## [INFORMATION SUPPLIED]
*-*-*
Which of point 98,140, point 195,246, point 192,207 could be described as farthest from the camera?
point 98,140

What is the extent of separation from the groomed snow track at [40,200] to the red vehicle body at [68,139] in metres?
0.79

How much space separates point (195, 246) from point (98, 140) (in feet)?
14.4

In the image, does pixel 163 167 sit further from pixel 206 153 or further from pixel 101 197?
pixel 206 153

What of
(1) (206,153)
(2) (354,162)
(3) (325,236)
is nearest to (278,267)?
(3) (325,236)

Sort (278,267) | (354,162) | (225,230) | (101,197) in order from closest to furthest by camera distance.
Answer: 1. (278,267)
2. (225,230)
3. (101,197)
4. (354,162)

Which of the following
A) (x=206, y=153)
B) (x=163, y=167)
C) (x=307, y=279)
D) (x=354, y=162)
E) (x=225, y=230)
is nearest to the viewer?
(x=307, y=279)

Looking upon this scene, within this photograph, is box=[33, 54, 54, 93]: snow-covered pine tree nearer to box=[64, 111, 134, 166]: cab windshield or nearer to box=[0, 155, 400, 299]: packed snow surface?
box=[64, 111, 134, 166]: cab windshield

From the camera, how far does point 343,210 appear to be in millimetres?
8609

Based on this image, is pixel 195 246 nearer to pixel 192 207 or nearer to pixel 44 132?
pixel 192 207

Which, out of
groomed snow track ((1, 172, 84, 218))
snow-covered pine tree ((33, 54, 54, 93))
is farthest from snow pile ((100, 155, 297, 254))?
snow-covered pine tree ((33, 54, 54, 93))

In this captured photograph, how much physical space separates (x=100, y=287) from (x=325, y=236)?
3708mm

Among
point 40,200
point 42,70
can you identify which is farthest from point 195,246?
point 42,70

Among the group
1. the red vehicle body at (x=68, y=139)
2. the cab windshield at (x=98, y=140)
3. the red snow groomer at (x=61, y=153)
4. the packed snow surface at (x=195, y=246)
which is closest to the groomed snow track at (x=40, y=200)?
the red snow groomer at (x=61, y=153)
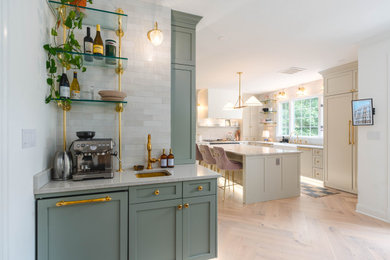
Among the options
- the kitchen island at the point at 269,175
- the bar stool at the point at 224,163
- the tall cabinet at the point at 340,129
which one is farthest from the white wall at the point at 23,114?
the tall cabinet at the point at 340,129

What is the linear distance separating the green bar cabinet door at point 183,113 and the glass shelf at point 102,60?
2.06 ft

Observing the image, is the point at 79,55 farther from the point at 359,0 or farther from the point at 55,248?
the point at 359,0

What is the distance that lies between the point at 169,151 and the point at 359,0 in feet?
8.33

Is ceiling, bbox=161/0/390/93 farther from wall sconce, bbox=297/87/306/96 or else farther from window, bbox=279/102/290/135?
window, bbox=279/102/290/135

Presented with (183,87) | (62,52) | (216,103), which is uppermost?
(216,103)

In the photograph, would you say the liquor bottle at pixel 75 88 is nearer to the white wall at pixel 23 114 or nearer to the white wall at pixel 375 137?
the white wall at pixel 23 114

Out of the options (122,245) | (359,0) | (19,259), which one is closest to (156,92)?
(122,245)

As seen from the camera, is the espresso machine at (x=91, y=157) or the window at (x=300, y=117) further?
the window at (x=300, y=117)

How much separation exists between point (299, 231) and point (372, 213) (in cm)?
132

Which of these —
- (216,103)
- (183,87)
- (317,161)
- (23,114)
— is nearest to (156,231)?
(23,114)

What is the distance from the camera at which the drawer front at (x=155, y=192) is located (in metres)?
1.63

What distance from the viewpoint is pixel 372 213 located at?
9.99 ft

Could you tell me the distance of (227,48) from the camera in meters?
3.51

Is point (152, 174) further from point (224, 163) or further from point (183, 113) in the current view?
point (224, 163)
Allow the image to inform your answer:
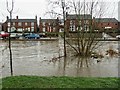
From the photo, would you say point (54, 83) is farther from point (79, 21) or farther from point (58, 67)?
point (79, 21)

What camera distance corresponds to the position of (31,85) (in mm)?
7500

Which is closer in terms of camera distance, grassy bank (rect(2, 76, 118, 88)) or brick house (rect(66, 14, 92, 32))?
grassy bank (rect(2, 76, 118, 88))

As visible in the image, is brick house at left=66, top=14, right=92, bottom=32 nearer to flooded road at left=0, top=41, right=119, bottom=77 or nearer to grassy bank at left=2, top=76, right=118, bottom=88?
flooded road at left=0, top=41, right=119, bottom=77

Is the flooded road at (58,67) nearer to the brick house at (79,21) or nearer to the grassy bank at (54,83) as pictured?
the brick house at (79,21)

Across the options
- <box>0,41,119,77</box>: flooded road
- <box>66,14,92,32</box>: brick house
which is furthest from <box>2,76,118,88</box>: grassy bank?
<box>66,14,92,32</box>: brick house

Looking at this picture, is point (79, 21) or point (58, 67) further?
point (79, 21)

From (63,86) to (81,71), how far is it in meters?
5.96

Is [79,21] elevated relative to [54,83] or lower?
elevated

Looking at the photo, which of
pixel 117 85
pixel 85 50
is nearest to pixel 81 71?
pixel 117 85

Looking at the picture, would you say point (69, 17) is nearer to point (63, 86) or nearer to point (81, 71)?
point (81, 71)

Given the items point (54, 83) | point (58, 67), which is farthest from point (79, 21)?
point (54, 83)

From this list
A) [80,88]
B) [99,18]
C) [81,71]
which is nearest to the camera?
[80,88]

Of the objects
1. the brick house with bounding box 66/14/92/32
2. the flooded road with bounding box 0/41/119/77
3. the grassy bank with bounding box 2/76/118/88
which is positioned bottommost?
the flooded road with bounding box 0/41/119/77

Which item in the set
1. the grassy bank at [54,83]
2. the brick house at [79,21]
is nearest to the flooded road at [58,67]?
the brick house at [79,21]
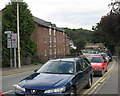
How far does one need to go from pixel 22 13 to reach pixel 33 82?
79.4 feet

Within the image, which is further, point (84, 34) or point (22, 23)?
point (84, 34)

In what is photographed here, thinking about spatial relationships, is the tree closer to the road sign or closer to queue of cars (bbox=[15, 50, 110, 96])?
the road sign

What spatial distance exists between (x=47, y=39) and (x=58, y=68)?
37589 mm

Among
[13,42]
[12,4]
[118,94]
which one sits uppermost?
[12,4]

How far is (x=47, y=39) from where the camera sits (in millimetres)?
45125

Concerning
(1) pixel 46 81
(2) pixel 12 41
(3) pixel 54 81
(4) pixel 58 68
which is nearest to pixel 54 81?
(3) pixel 54 81

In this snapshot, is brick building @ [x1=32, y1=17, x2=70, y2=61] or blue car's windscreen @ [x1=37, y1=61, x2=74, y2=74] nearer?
blue car's windscreen @ [x1=37, y1=61, x2=74, y2=74]

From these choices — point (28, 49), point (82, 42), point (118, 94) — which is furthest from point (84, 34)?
point (118, 94)

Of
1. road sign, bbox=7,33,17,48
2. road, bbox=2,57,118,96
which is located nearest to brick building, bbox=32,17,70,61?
road sign, bbox=7,33,17,48

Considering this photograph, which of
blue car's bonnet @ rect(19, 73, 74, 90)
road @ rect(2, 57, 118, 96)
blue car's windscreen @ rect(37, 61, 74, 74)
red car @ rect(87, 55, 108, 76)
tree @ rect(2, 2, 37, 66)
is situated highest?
tree @ rect(2, 2, 37, 66)

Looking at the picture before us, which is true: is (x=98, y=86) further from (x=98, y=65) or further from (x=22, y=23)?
(x=22, y=23)

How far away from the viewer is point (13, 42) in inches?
955

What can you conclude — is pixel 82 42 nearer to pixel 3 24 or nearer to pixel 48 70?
pixel 3 24

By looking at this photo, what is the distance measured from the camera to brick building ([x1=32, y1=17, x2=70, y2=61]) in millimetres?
40156
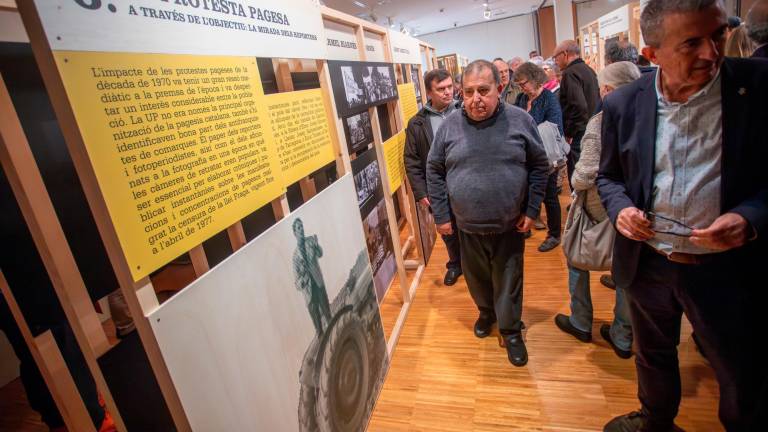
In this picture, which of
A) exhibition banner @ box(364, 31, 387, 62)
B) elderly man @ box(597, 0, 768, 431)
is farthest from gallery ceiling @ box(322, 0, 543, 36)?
elderly man @ box(597, 0, 768, 431)

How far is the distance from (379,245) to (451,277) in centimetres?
82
*-*-*
## [OBJECTIVE]
Without the pictures, output the full listing exactly as it stands.

## [WRITTEN RESPONSE]
Which of point 98,140, point 195,246, point 192,207 could be described as farthest from the camera?
point 98,140

What is the extent of separation from the groomed snow track at [40,200] to the red vehicle body at [68,139] in metres?
0.79

How much space separates point (195, 246) from point (98, 140) (in feet)?
14.4

In the image, does pixel 163 167 sit further from pixel 206 153 or further from pixel 101 197?
pixel 206 153

What of
(1) (206,153)
(2) (354,162)
(3) (325,236)
is nearest to (278,267)?
(3) (325,236)

Sort (278,267) | (354,162) | (225,230) | (101,197) in order from closest to furthest by camera distance.
Answer: 1. (278,267)
2. (225,230)
3. (101,197)
4. (354,162)

Which of the following
A) (x=206, y=153)
B) (x=163, y=167)
C) (x=307, y=279)
D) (x=354, y=162)
E) (x=225, y=230)
is nearest to the viewer?
(x=307, y=279)

Looking upon this scene, within this photograph, is box=[33, 54, 54, 93]: snow-covered pine tree nearer to box=[64, 111, 134, 166]: cab windshield or nearer to box=[0, 155, 400, 299]: packed snow surface?
box=[64, 111, 134, 166]: cab windshield

From the camera, how far does point 343,210 appear to be in millimetres?
8609

Based on this image, is pixel 195 246 nearer to pixel 192 207 or nearer to pixel 44 132?
pixel 192 207

Which, out of
groomed snow track ((1, 172, 84, 218))
snow-covered pine tree ((33, 54, 54, 93))
is farthest from snow pile ((100, 155, 297, 254))?
snow-covered pine tree ((33, 54, 54, 93))

In this captured photograph, how much physical space separates (x=100, y=287) from (x=325, y=236)?
3708mm

Among
point 40,200
point 42,70
can you identify which is farthest from point 195,246?
point 42,70

Among the group
1. the red vehicle body at (x=68, y=139)
2. the cab windshield at (x=98, y=140)
3. the red snow groomer at (x=61, y=153)
4. the packed snow surface at (x=195, y=246)
which is closest to the groomed snow track at (x=40, y=200)?
the red snow groomer at (x=61, y=153)
Among the options
- the kitchen island at the point at 269,175
- the bar stool at the point at 224,163
- the tall cabinet at the point at 340,129
which one is farthest from the white wall at the point at 23,114?
the tall cabinet at the point at 340,129

What is the linear distance separating the green bar cabinet door at point 183,113 and the glass shelf at point 102,60?
2.06 ft

Observing the image, is the point at 79,55 farther from the point at 359,0 or farther from the point at 55,248?
the point at 359,0

What is the distance that lies between the point at 169,151 and the point at 359,0 in feet?
8.33

Is ceiling, bbox=161/0/390/93 farther from wall sconce, bbox=297/87/306/96 or else farther from window, bbox=279/102/290/135?
window, bbox=279/102/290/135

Presented with (183,87) | (62,52) | (216,103), which is uppermost?
(216,103)

In the photograph, would you say the liquor bottle at pixel 75 88 is nearer to the white wall at pixel 23 114 or nearer to the white wall at pixel 375 137?
the white wall at pixel 23 114

Out of the options (122,245) | (359,0) | (19,259), which one is closest to (156,92)?
(122,245)

As seen from the camera, is the espresso machine at (x=91, y=157) or the window at (x=300, y=117) further?
the window at (x=300, y=117)

How much separation exists between point (299, 231) and point (372, 213) (in cm)?
132

Which of these —
- (216,103)
- (183,87)
- (317,161)
- (23,114)
— is nearest to (156,231)?
(23,114)

What is the distance from the camera at which the drawer front at (x=155, y=192) is located (in metres)?
1.63

What distance from the viewpoint is pixel 372 213 located at?
9.99 ft

Could you tell me the distance of (227,48) from the camera in meters?
3.51

Is point (152, 174) further from point (224, 163) or further from point (183, 113) in the current view?
point (224, 163)
Allow the image to inform your answer:
From the photo, would you say point (54, 83) is farther from point (79, 21) or farther from point (58, 67)?
point (79, 21)

What camera distance corresponds to the position of (31,85) (in mm)?
7500

Which is closer in terms of camera distance, grassy bank (rect(2, 76, 118, 88)) or brick house (rect(66, 14, 92, 32))?
grassy bank (rect(2, 76, 118, 88))

As visible in the image, is brick house at left=66, top=14, right=92, bottom=32 nearer to flooded road at left=0, top=41, right=119, bottom=77 or nearer to grassy bank at left=2, top=76, right=118, bottom=88?
flooded road at left=0, top=41, right=119, bottom=77

Is the flooded road at (58,67) nearer to the brick house at (79,21) or nearer to the grassy bank at (54,83) as pictured?
the brick house at (79,21)

Across the options
- <box>0,41,119,77</box>: flooded road
- <box>66,14,92,32</box>: brick house
which is furthest from <box>2,76,118,88</box>: grassy bank?
<box>66,14,92,32</box>: brick house

Looking at this picture, is point (79, 21) or point (58, 67) further?
point (79, 21)

From (63,86) to (81,71), how far is it in meters?
5.96

Is [79,21] elevated relative to [54,83] or lower?
elevated

Looking at the photo, which of
pixel 117 85
pixel 85 50
is nearest to pixel 81 71?
pixel 117 85

Looking at the picture, would you say point (69, 17) is nearer to point (63, 86) or nearer to point (81, 71)?
point (81, 71)

Given the items point (54, 83) | point (58, 67), which is farthest from point (79, 21)?
point (54, 83)

From this list
A) [80,88]
B) [99,18]
C) [81,71]
which is nearest to the camera?
[80,88]

Of the objects
1. the brick house with bounding box 66/14/92/32
2. the flooded road with bounding box 0/41/119/77
3. the grassy bank with bounding box 2/76/118/88
which is positioned bottommost?
the flooded road with bounding box 0/41/119/77

Which item in the set
1. the grassy bank at [54,83]
2. the brick house at [79,21]
is nearest to the flooded road at [58,67]?
the brick house at [79,21]
How far does one need to go from pixel 22 13 to reach pixel 33 82?
79.4 feet

Within the image, which is further, point (84, 34) or point (22, 23)?
point (84, 34)

In what is photographed here, thinking about spatial relationships, is the tree closer to the road sign or closer to queue of cars (bbox=[15, 50, 110, 96])?
the road sign

What spatial distance exists between (x=47, y=39) and (x=58, y=68)?
37589 mm

Among
[13,42]
[12,4]
[118,94]
which one sits uppermost?
[12,4]

How far is (x=47, y=39) from where the camera sits (in millimetres)?
45125

Concerning
(1) pixel 46 81
(2) pixel 12 41
(3) pixel 54 81
(4) pixel 58 68
which is nearest to pixel 54 81?
(3) pixel 54 81

In this snapshot, is brick building @ [x1=32, y1=17, x2=70, y2=61] or blue car's windscreen @ [x1=37, y1=61, x2=74, y2=74] nearer?
blue car's windscreen @ [x1=37, y1=61, x2=74, y2=74]

From these choices — point (28, 49), point (82, 42), point (118, 94) — which is furthest from point (84, 34)?
point (118, 94)

Of
1. road sign, bbox=7,33,17,48
2. road, bbox=2,57,118,96
which is located nearest to brick building, bbox=32,17,70,61?
road sign, bbox=7,33,17,48

Considering this photograph, which of
blue car's bonnet @ rect(19, 73, 74, 90)
road @ rect(2, 57, 118, 96)
blue car's windscreen @ rect(37, 61, 74, 74)
red car @ rect(87, 55, 108, 76)
tree @ rect(2, 2, 37, 66)
is situated highest?
tree @ rect(2, 2, 37, 66)

Looking at the picture before us, which is true: is (x=98, y=86) further from (x=98, y=65) or further from (x=22, y=23)?
(x=22, y=23)

How far away from the viewer is point (13, 42) in inches?
955

What can you conclude — is pixel 82 42 nearer to pixel 3 24 or nearer to pixel 48 70?
pixel 3 24

By looking at this photo, what is the distance measured from the camera to brick building ([x1=32, y1=17, x2=70, y2=61]) in millimetres?
40156
In this picture, which of
A) exhibition banner @ box(364, 31, 387, 62)
B) elderly man @ box(597, 0, 768, 431)
is farthest from gallery ceiling @ box(322, 0, 543, 36)?
elderly man @ box(597, 0, 768, 431)

How far is the distance from (379,245) to (451,277) in centimetres?
82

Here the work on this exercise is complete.